Given material:
——————

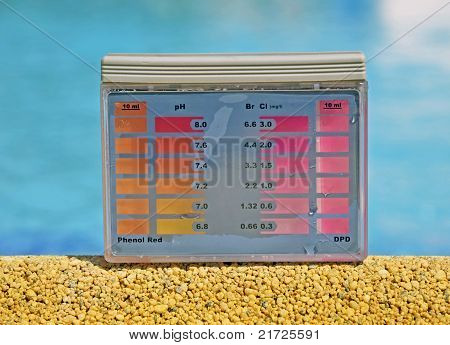 Ph and chlorine analyzer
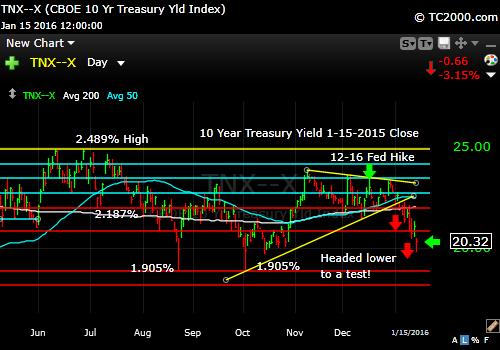 tnx-10-year-treasury-note-market-timing-chart-2016-01-15-close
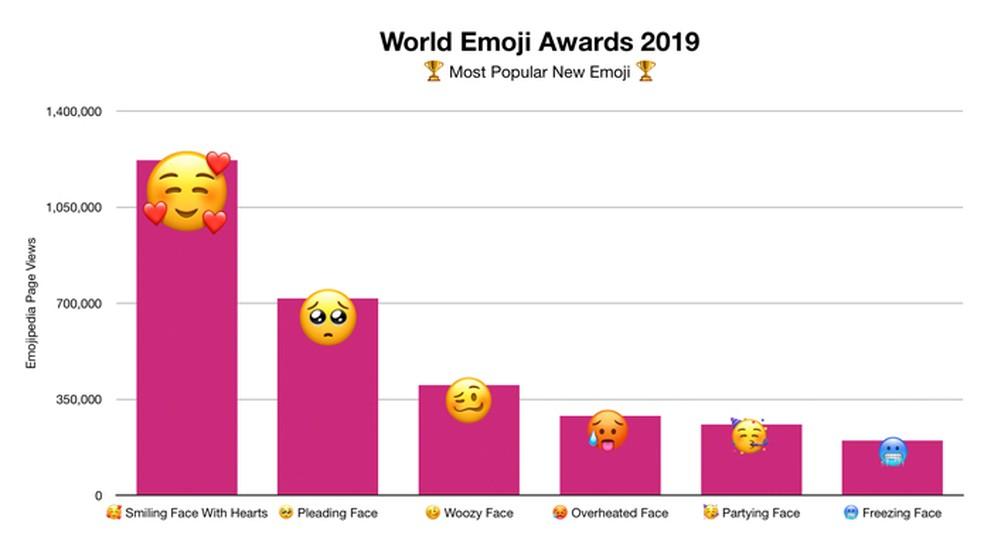 Meet the most popular emojis of 2019 Photo: Divulgao / Emojipedia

——————

What to do:
In the copy, only the lines from the one holding "tnx-10-year-treasury-note-market-timing-chart-2016-01-15-close" through the end of the listing above should appear, retyped exactly, both ends included, with no pictures.

Solution to this problem:
 tnx-10-year-treasury-note-market-timing-chart-2016-01-15-close
 Meet the most popular emojis of 2019 Photo: Divulgao / Emojipedia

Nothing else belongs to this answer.